I am implementing openCL based kernels for the Intel Stratix 10 FPGA for some high performance application.
I would like to know what is the best way to guarantee that the current data write to the global memory from a kernel is completed, before next iteration of the kernel is executed.
I first thought of waiting in the kernel for some fixed amount of cycles but I don't see any defined way of achieving this using openCL.
I hope someone would be able to guide me and suggest a way to achieve this.
If I understand your question correctly, this is not at all required. Kernel execution only finishes after all data is written to device memory; this is required by the OpenCL standard. Needless to say, kernel enqueue functions are non-blocking; hence, you need to use clFinish() or clWaitForEvents() to determine when the kernel execution has actually completed. If you enqueue two or more kernels back to back in the same queue, it is again guaranteed that each kernel starts only after the previous one finishes. Please note that the OpenCL standard does not guarantee global memory consistency during kernel execution.
Thanks for response.
I do require the synchronization of the device memory during the kernel execution between the kernels which execute simultaneously.

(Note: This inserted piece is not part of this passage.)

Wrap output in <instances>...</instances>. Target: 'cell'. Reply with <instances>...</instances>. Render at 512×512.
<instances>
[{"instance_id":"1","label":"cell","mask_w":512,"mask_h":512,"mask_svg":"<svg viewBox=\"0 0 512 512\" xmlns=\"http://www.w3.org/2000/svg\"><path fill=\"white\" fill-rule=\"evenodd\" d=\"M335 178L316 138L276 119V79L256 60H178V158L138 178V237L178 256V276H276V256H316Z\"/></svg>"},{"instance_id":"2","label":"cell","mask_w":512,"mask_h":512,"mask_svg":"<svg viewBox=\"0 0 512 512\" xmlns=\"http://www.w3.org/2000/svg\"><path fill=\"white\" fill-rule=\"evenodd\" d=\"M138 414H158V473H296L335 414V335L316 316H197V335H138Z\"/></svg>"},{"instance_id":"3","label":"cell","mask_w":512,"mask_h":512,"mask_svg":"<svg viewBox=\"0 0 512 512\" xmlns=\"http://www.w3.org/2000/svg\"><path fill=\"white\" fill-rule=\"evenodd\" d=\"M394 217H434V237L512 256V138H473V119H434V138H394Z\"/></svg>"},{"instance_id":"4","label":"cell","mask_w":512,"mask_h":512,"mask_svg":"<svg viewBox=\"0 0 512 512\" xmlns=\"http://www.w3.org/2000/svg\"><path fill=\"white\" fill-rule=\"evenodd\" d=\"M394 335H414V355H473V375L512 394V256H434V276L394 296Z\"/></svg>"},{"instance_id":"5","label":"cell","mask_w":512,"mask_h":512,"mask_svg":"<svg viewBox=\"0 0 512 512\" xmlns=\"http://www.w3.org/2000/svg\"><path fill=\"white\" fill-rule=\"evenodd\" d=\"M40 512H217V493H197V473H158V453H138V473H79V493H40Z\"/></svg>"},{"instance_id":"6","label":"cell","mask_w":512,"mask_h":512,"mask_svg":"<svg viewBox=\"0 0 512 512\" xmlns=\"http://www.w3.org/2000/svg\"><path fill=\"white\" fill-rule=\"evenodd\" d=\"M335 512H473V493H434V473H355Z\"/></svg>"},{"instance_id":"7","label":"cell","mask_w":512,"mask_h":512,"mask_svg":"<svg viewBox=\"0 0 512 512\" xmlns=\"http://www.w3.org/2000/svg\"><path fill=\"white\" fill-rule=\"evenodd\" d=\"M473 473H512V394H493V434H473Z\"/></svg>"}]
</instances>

Can you suggest a way in which this can be achieved?
If you have multiple kernels running in parallel in different queues updating the same global buffer, this is always going to give you an undefined output because, as I said, the OpenCL standard ensures global memory consistency only after the kernel execution has finished. I tried doing something like what you want once by using channels between two kernels running in parallel and sending messages from one to the other to synchronize them, but that didn't work since channel operations and memory operations have different latency and there is no guarantee that by the time the message reaches the second kernel, the memory operation in the first kernel has finished. Intel also provides a global memory barrier that should supposedly help for such cases but didn't seem to make any difference in my case. You can try using channels in conjunction with the global memory barrier to see if it works for you but note that if it doesn't, this is completely normal since such functionality is not expected to be supported by the OpenCL standard. Needless to say, there will always be alternative designs which do not require sharing global memory buffers.
I rather have a producer consumer relation between the kernels running simultaneously. As you pointed out as well, I expected to have a latency for the store operation in the producer and thats why wanted to understand the best way to implement a synchronization method. the channels like you said didn't work for me as well but I have not tried the combination of channels and memory fence.
I also find an interesting discussion regarding the buffer management using volatile memory in the following post
I did try this and it is producing a much better results but there are still some errors and I need to debug it further to be sure.
Also I would like to understand if any one can tell what is the purpose of write-ack LSU. They have higher latency then the burst coalesced LSU. Does they kind of guarantee memory updates while sacrificing cycles?
Volatile is certainly required to disable the private cache for global memory accesses and force all accesses to actually go to global memory to make sure all updates by each kernel is propagated to others.
I am not sure what you mean by "write-ack LSU". I think Intel's OpenCL compiler also supports "atomic" memory operations which might solve your problem; however, performance will be very poor because that basically serializes memory accesses and stalls the pipeline until the memory operation has finished (maybe this is what you call write-ack LSU?).
I see, that has been added in the newer versions of the compiler; didn't exist in the older versions. However, that seems to be something the compiler decides on based on the characteristics of the memory accesses, rather than something the programmer/user can explicitly control. Furthermore, the compiler will never analyze global memory access dependencies between two separate kernels and hence, such LSU will never be created by the compiler for your case. Based on the example in the guide, this LSU is created for cases a write-after-write dependency exists in the code; needless to say, such dependency is a false dependency and any sane compiler will optimize out the first write and only keep the second one. I fail to see why Intel even needed to add support for this LSU type...
What you are looking for is likely the atomic memory read/write I mentioned earlier.